The move was welcomed by the Washington-based Business Continuity Coalition which represents more than 50 policyholder groups and companies in various sectors, including risk management, hospitality, real estate, retail, film and television. It urged bipartisan support for the bill.

However, the insurance industry group the American Property Casualty Insurance Association said the legislation would add to the hardships facing many businesses as they continue to struggle to recover from the pandemic.

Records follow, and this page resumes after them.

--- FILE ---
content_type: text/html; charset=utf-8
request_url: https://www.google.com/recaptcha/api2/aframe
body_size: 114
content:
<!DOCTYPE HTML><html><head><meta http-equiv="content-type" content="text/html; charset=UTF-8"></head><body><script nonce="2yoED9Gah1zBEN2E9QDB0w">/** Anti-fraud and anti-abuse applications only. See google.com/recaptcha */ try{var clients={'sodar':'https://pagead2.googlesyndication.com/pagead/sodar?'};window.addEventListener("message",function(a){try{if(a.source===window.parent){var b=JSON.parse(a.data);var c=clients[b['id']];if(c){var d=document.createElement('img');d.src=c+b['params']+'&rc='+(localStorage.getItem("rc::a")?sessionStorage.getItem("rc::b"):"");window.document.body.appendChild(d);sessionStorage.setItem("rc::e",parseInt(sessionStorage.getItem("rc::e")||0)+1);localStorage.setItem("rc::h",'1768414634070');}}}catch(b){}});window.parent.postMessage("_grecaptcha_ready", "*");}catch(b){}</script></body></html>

“The legislation would make the business interruption insurance that countless small businesses rely upon unaffordable or unavailable by forcing insurers to include an uninsurable risk in all business interruption policies,” Nat Wienecke, APCIA senior vice president, federal government relations, said in a statement.

“Global pandemic risk, and the resulting economic harm, cannot be insured by the private market,” Mr. Wienecke said.

Like the Terrorism Risk Insurance Act that was enacted after the 9/11 terrorist attacks, under PRIA 2021, the federal government would pick up 95% of losses arising from any future pandemic that results in a public health emergency.

However, unlike TRIA, there is no “insurer deductible,” nor would there be any post-event recoupment.

Covered lines under the program would include excess insurance, workers compensation, business interruption, commercial general liability insurance and directors and officers liability insurance.

Rep. Maloney first introduced PRIA legislation in May 2020 in response to the COVID-19 pandemic.